Problem statement: In the material below, the lines from the one containing "供应栾树、红叶小檗、紫薇、广玉兰、红花继木" through the one containing "Katze - (Katze, Haustiere, Streicheln)" are to be given again exactly, ends included, and no others.

Record set:

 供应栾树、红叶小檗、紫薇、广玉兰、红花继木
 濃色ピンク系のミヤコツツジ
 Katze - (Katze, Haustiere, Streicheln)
...
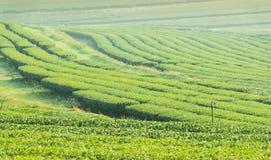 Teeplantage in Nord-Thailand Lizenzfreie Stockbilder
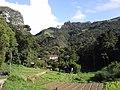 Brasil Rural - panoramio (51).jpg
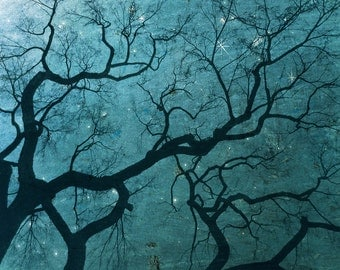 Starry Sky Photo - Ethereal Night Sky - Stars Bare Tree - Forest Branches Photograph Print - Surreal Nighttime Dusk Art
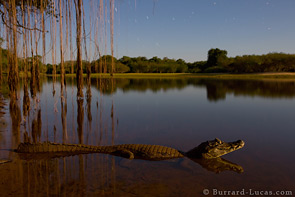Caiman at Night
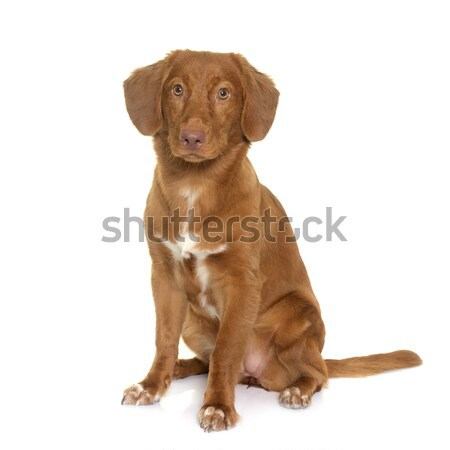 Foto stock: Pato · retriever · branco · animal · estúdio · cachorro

Solved problem:
 供应栾树、红叶小檗、紫薇、广玉兰、红花继木
 濃色ピンク系のミヤコツツジ
 Katze - (Katze, Haustiere, Streicheln)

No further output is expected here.